Records:
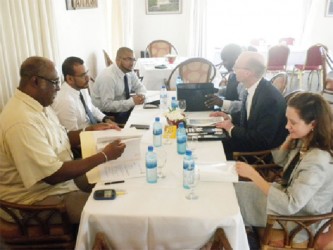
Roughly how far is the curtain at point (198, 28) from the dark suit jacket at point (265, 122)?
4.84 m

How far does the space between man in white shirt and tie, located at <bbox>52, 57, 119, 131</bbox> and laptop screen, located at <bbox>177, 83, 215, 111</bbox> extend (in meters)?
0.64

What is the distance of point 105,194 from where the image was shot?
4.85ft

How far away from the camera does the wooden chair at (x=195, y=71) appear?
4.32 m

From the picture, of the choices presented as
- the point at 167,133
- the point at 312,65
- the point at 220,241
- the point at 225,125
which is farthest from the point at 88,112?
the point at 312,65

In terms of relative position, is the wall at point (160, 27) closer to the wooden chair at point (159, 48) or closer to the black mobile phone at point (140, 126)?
the wooden chair at point (159, 48)

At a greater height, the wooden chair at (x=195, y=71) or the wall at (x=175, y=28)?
the wall at (x=175, y=28)

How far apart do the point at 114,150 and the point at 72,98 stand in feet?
2.95

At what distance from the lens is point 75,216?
176 cm

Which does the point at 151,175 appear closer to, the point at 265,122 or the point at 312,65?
the point at 265,122

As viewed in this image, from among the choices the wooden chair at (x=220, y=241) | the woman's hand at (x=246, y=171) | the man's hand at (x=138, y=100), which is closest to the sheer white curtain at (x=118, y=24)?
the man's hand at (x=138, y=100)

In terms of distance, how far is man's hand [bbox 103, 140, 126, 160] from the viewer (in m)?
1.71

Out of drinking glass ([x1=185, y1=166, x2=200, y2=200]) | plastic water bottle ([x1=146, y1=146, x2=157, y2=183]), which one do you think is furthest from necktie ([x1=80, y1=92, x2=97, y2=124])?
drinking glass ([x1=185, y1=166, x2=200, y2=200])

» What the task requires
Rewrite the items above, replacing every occurrence of "curtain" with "drape" and leaving all other text unchanged. Leave the pictures out of your answer.

» Answer
Roughly how far is the drape at point (198, 28) from the dark suit jacket at point (265, 122)?
4.84 m

How far does the space between man in white shirt and tie, located at <bbox>52, 57, 119, 131</bbox> and laptop screen, located at <bbox>177, 83, 215, 111</bbox> extend (in meters)?
0.64

What is the distance of point 105,194 from where the image was shot?
4.85ft

How far away from the camera does the wooden chair at (x=195, y=71) appear?
4.32 m

From the picture, of the choices presented as
- the point at 167,133
- the point at 312,65
- the point at 220,241
- the point at 225,125
which is farthest from the point at 88,112?
the point at 312,65

In terms of relative position, is the wall at point (160, 27) closer to the wooden chair at point (159, 48) or closer to the black mobile phone at point (140, 126)?
the wooden chair at point (159, 48)

At a greater height, the wooden chair at (x=195, y=71) or the wall at (x=175, y=28)?
the wall at (x=175, y=28)

How far apart do the point at 114,150 and the point at 72,98 stand in feet?
2.95

At what distance from the lens is point 75,216?
176 cm

Which does the point at 151,175 appear closer to, the point at 265,122 or the point at 312,65?
the point at 265,122

As viewed in this image, from among the choices the wooden chair at (x=220, y=241) | the woman's hand at (x=246, y=171) | the man's hand at (x=138, y=100), which is closest to the sheer white drape at (x=118, y=24)?
the man's hand at (x=138, y=100)

In terms of distance, how far is man's hand [bbox 103, 140, 126, 160] from the viewer (in m)?
1.71

Out of drinking glass ([x1=185, y1=166, x2=200, y2=200]) | plastic water bottle ([x1=146, y1=146, x2=157, y2=183]), which one do you think is furthest from necktie ([x1=80, y1=92, x2=97, y2=124])?
drinking glass ([x1=185, y1=166, x2=200, y2=200])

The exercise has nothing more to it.